TEXT UNDER STUDY.
We have: $\displaystyle

- \ln \left[ {\sin \left( x \right)} \right] - \ln \left( 2 \right) = \tfrac{{\cos \left( {2x} \right)}}

{1} + \tfrac{{\cos \left( {4x} \right)}}

{2} + \tfrac{{\cos \left( {6x} \right)}}

{3} + ...

$ for $\displaystyle

0 < x < \pi

$

Thus: $\displaystyle

- x \cdot \ln \left[ {\sin \left( x \right)} \right] - x \cdot \ln \left( 2 \right) = \tfrac{{x \cdot \cos\left( {2x} \right)}}

{1} + \tfrac{{x \cdot \cos \left( {4x} \right)}}

{2} + ...

GIVEN INFORMATION.
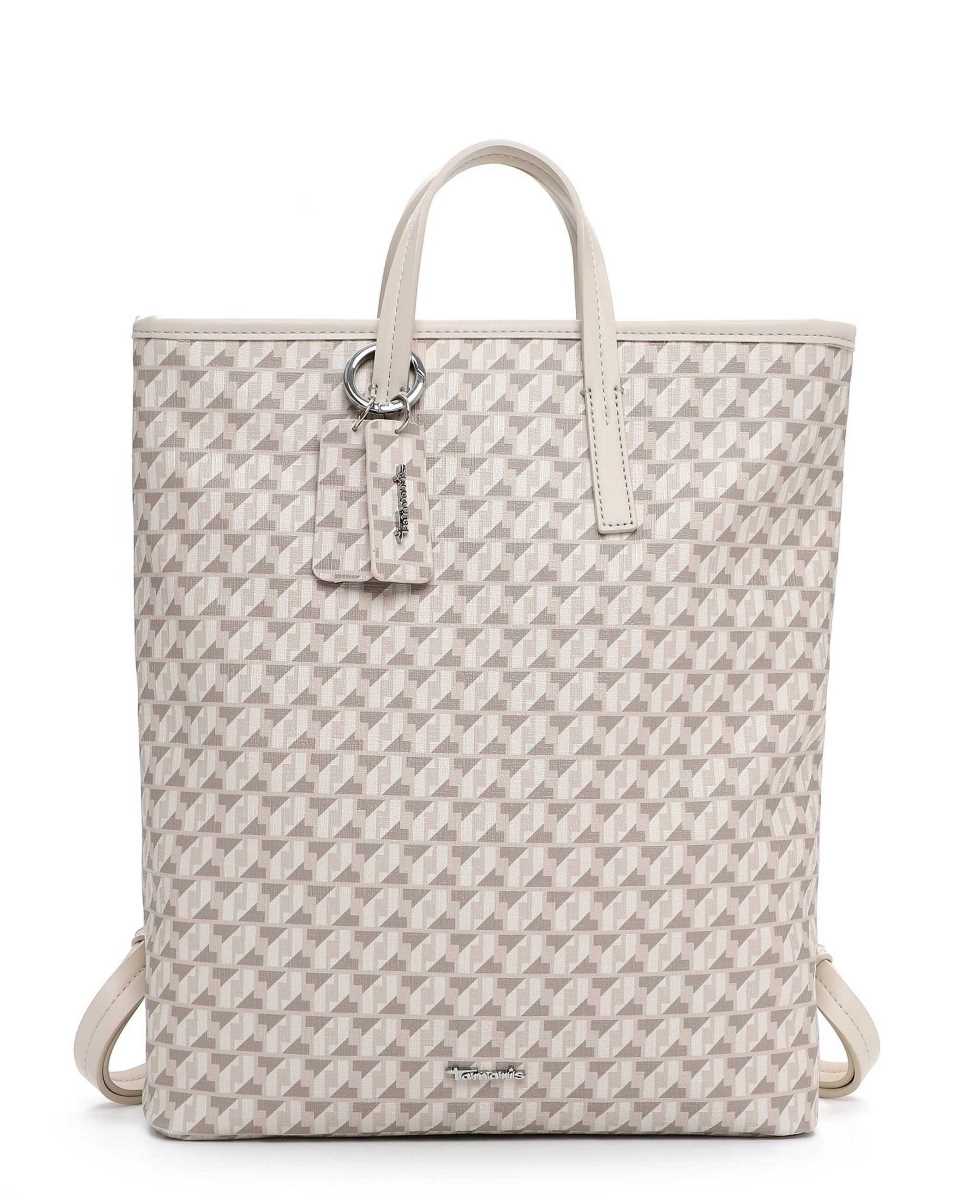 Tamaris Rucksack 33791 Beige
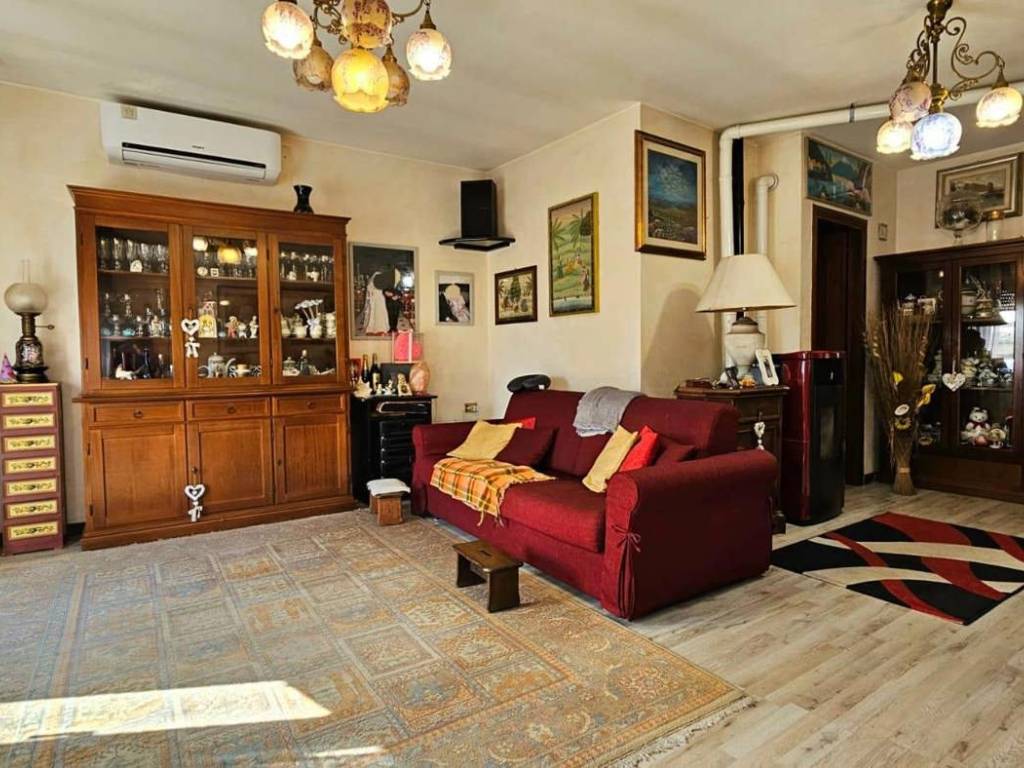 Appartamento a Selargius in Via Roma - Foto 3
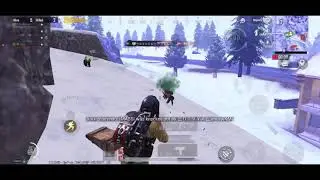 1vs3 in 5k finals 🔥🔥||#goldyyt #resqesports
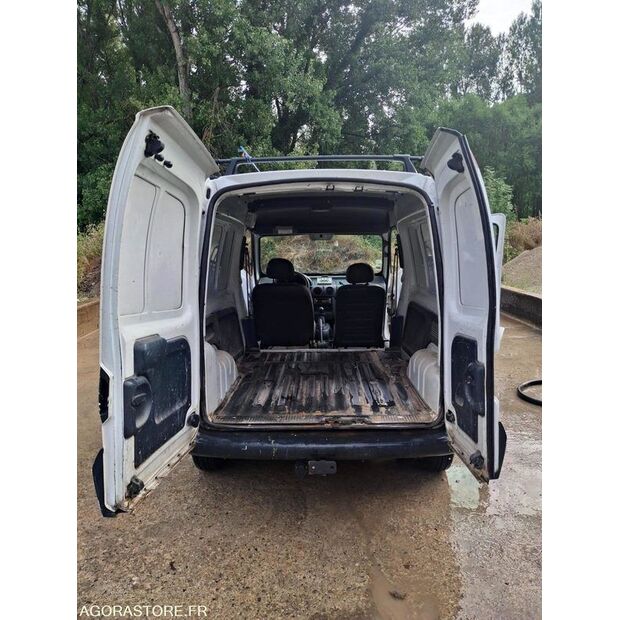 1998 Renault Kangoo-47913061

WHAT IS REQUIRED. According to the text on the series for ln(sin x), on what interval of x does the first expansion hold?

EXERCISE OUTPUT. 0 < x < π